Your goal:
Answer from the Alice Tisdale Hobart biography below:
(a) What illness did she have in infancy?
(b) In which city was the girls' school where her sister Mary taught?
(c) What was the title of her first book?

--- begin Text extract ---

- Born: Alice Nourse January 28, 1882 Lockport, New York, U.S.
- Died: March 14, 1964 (aged 82) Oakland, California, U.S.
- Spouse: Earle Tisdale Hobart ​ ​(m. 1914)​
- Writing career
- Notable work: Oil for the Lamps of China

= Alice Tisdale Hobart =

American novelist

Alice Tisdale Hobart (January 28, 1882 – March 14, 1967) was an American novelist. Her most famous book, Oil for the Lamps of China, which was also made into a film, drew heavily on her experiences as the wife of an American oil executive in China amid the turmoil of the overthrow of the Qing dynasty in 1912.

==Personal life==

Spinal meningitis in infancy and a fall when she was seventeen left Alice Nourse with frail health and back trouble which caused her to be semi-invalid at periods throughout her life.

She attended the University of Chicago, but never graduated, opting instead to take a job. She first traveled to China in 1908 to visit her sister Mary, who taught at a girls' school in Hangzhou, and returned two years later to take up a post at the same establishment. After marrying Earle Tisdale Hobart, a Standard Oil Company executive, in Tientsin in 1914, she traveled to northeast China and in 1916 published an article on her experiences at the hands of Honghuzi bandits in The Atlantic Monthly. It led to a series of pieces entitled Leaves From a Manchurian Diary and formed the basis for her first book, Pioneering Where the World is Old in 1917.

--- end Text extract ---
--- begin Extracted entries ---

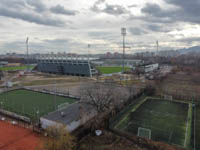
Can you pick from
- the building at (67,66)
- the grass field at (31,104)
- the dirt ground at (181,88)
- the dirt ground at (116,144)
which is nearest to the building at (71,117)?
the dirt ground at (116,144)

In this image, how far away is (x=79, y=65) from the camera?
63.8m

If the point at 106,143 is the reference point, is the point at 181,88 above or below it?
above

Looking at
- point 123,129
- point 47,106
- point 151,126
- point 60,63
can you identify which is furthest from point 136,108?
point 60,63

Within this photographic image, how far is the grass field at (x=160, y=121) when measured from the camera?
18984mm

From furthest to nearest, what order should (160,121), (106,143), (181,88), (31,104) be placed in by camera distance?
(181,88)
(31,104)
(160,121)
(106,143)

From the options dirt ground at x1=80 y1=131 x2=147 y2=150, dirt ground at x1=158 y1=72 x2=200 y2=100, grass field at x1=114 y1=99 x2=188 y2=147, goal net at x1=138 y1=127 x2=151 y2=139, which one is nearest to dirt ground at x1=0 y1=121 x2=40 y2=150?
dirt ground at x1=80 y1=131 x2=147 y2=150

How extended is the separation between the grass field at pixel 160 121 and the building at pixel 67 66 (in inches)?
1454

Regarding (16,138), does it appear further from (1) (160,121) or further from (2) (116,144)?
(1) (160,121)

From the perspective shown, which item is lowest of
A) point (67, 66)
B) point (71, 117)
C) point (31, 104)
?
point (31, 104)

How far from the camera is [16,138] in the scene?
17922mm

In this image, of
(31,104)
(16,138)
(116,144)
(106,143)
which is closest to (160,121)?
(116,144)

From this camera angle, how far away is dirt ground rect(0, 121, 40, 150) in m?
16.4

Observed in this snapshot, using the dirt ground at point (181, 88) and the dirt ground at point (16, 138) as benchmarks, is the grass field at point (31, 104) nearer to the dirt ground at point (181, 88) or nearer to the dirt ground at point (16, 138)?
the dirt ground at point (16, 138)

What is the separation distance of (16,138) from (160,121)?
20.6m
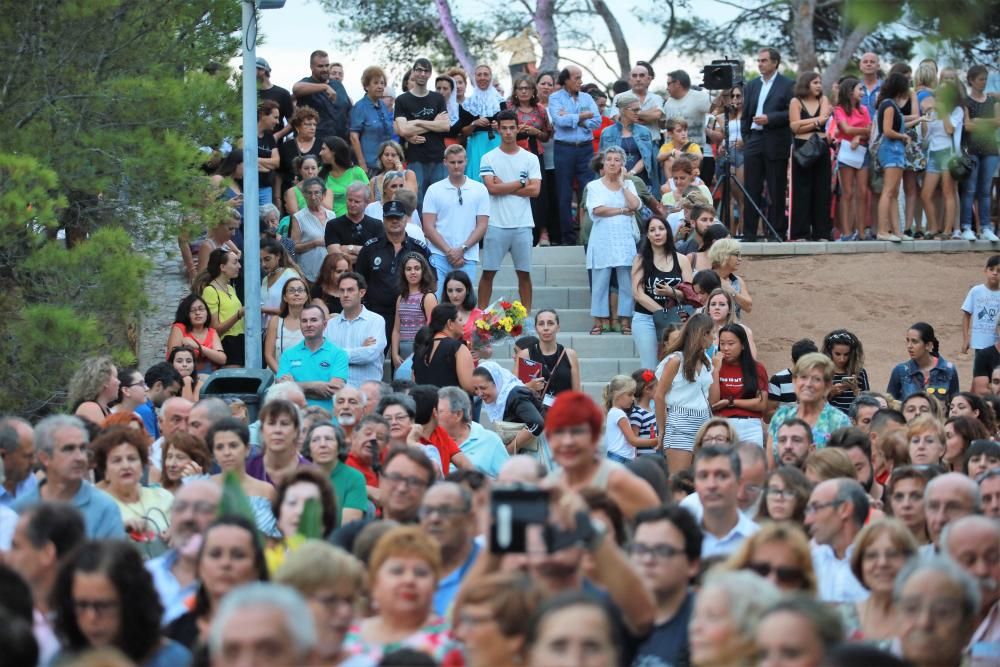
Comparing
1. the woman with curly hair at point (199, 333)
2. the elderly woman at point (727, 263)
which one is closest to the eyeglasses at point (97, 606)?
the woman with curly hair at point (199, 333)

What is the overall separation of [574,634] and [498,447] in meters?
6.06

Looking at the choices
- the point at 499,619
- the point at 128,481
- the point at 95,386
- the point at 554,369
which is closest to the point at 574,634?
the point at 499,619

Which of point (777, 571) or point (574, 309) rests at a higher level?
point (574, 309)

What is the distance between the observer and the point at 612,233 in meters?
15.8

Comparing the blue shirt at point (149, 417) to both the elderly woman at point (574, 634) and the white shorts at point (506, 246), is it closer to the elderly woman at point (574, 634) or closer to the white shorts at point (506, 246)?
the white shorts at point (506, 246)

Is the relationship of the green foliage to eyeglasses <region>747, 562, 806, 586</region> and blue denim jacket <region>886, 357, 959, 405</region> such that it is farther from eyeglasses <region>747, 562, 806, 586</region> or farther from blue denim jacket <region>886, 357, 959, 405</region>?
eyeglasses <region>747, 562, 806, 586</region>

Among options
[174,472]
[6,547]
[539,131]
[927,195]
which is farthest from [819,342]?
[6,547]

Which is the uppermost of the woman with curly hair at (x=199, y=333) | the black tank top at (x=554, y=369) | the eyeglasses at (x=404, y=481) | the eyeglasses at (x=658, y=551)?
the woman with curly hair at (x=199, y=333)

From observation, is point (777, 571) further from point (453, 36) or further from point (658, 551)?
point (453, 36)

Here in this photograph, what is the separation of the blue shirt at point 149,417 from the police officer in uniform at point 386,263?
3373 mm

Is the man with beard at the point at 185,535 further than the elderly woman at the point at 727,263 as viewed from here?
No

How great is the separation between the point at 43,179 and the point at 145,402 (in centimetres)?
169

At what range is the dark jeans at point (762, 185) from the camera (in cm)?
1833

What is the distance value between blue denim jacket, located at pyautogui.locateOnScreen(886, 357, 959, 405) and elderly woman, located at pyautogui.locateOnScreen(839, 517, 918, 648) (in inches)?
270
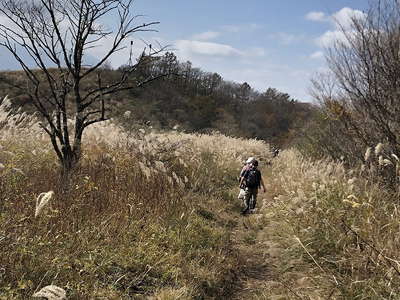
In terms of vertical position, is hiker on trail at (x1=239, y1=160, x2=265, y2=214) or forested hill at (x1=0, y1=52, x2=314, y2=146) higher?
forested hill at (x1=0, y1=52, x2=314, y2=146)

--- end Extracted entries ---

Result of this task:
(a) Spinal meningitis
(b) Hangzhou
(c) Pioneering Where the World is Old